Taxi Driver, tiene como protagonista al más emblemático y ambiguo héroe scorsesiano. Travis Bickle, un tipo solitario, antiguo marine en el Vietnam, combate su insomnio conduciendo un taxi por las calles neoyorkinas. Todo le inspira asco. Dos mujeres cambiarán su rutina. Betsy, una pulcra y angelical rubia, le provoca una fuerte atracción, pero su mundo es distinto e Iris, una prostituta adolescente, a la que intentará salvar de este sórdido mundo. La línea argumental es apenas la punta del iceberg para que surjan las capas más profundas en una película de atmósfera principalmente, con una sensación similar a esos sueños donde uno quiere despertar o a un mal viaje alucinógeno. Los ojos permanecen atentos a la crónica de sucesos y de signos que marcan el contexto sociopolítico, pero al mismo tiempo, los fantasmas del horror gótico aparecen guiados por la música de Bernard Herrmann y las pálidas imágenes de una pálida vida.  El arranque del film es, de hecho, de una poderosa abstracción: un taxi aparece de entre una profusa humareda que se levanta del asfalto. Parece, literalmente, surgir de una nube de humo o del infierno. Y todo será difuso desde la perspectiva de Travis. Sus ojos son los nuestros. Formamos parte del mismo paisaje mental. Ojos que devoran la ciudad con rabia, ojos que se mueven como una cámara, ralentizados, para conferirle al mundo un estatus de parálisis alienante y de miseria humana, una especie de mugre que solo puede ser lavada con mares bíblicos. Scorsese y Schrader tienen en claro que la cosa solo funciona si nos internamos en la mente del protagonista. Desde el habitáculo del taxi, Travis mira la noche neoyorquina con desprecio, es testigo de un paisaje que percibe como escoria y que nos es remitido con tintes oníricos.
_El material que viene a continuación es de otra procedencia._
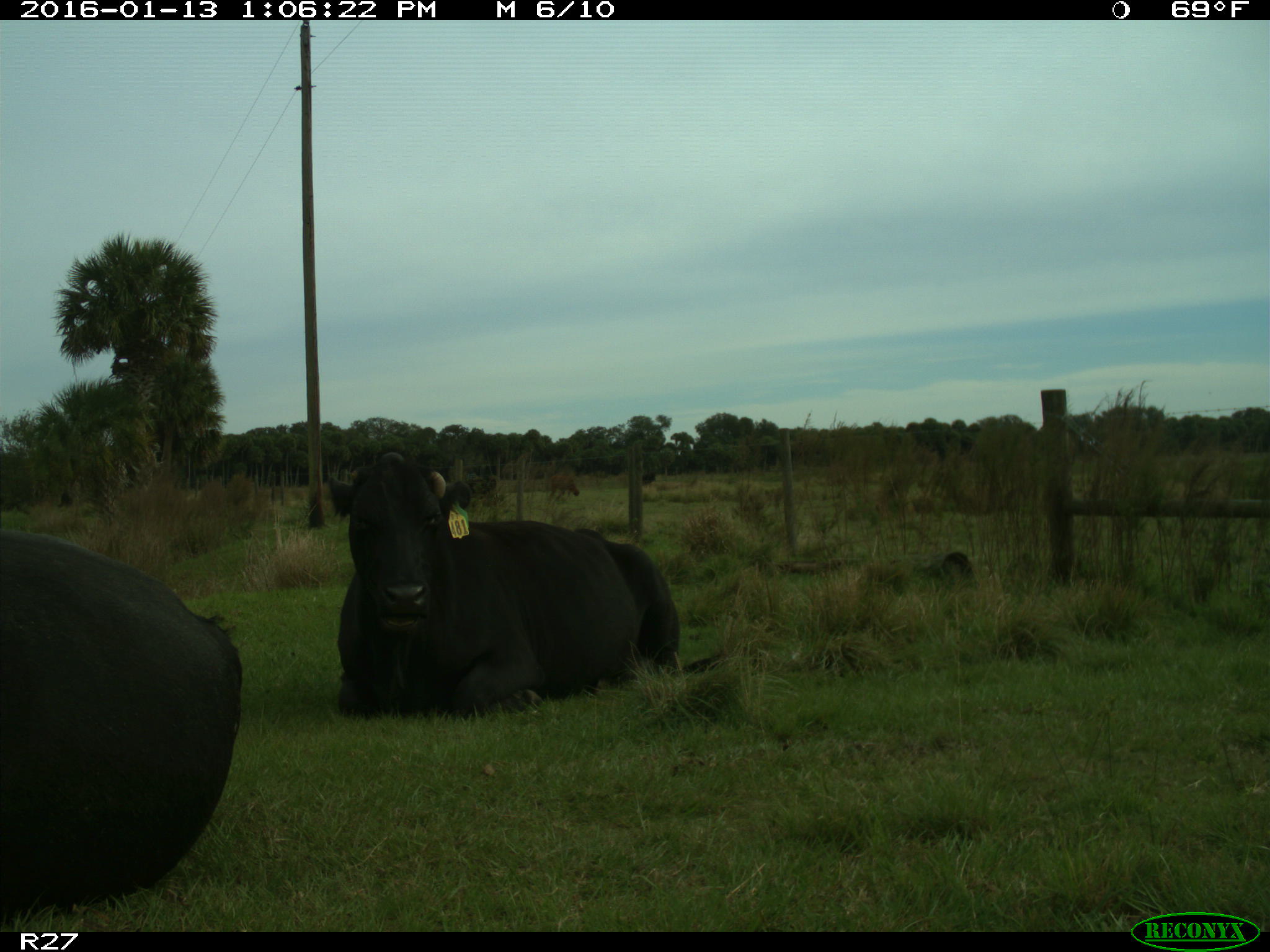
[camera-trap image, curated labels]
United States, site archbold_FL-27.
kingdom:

La materialización de la paranoia en el desgarbado cuerpo de De Niro, el héroe existencial cuya impresión de la gran ciudad (y de la vida) es la de un universo en ruinas. Sus intenciones son las de un místico, pero con el estilo de Charles Manson, a la espera de que la potencia se transforme en acto.

El otro aspecto destacable es la manera en que la película revisita ciertos mitos fundacionales de América y su potencial para generar una exteriorización de la violencia. Scorsese despliega un sistema de referencias que provienen del cine negro americano y del western, licuadas por la impronta de la Nouvelle Vague. Es decir, vemos la iluminación expresionista en colores, nos subimos al taxi de Travis que es como un caballo en el Oeste y asistimos a la frialdad y al laconismo de tantos títulos franceses. Todo, tamizado por los ojos de un director que ha devorado la historia de este arte y que conjuga, como pocos, las diversas fuentes sin pudor. Para Travis (como para Scorsese) el único refugio es el cine (porno), no como lugar erotizante sino como espacio de tranquilidad o de fuga. Al final Travis tiene dos objetivos redentores: condenar al político y salvar a la chica desconocida. La soledad le ha perseguido toda la vida y ahora es hora de dar paso a la acción. Pero previamente, la famosa escena en el espejo, una de las más comentadas desde y para siempre. Espejo, que en la filmografía de Scorsese, habitualmente es la antesala de un hecho trágico y que devuelve imágenes deformantes, idealizadas, convulsas, inmersas en un presente absoluto. Los personajes se miran y construyen un momento de intimidad que incluye un desdoblamiento y puede transformarse en espacio donde prima lo siniestro. Ya en The Big Shave (1968), tercer cortometraje de Scorsese, más allá de su función como metáfora política, un tipo se afeita hasta rebanarse la cara. En Taxi Driver es un momento bisagra. Es la prolongación del brazo en arma, la transformación en cuerpo como máquina de guerra. Entonces, viene el estallido. Entonces, ya nada será igual para el cine norteamericano.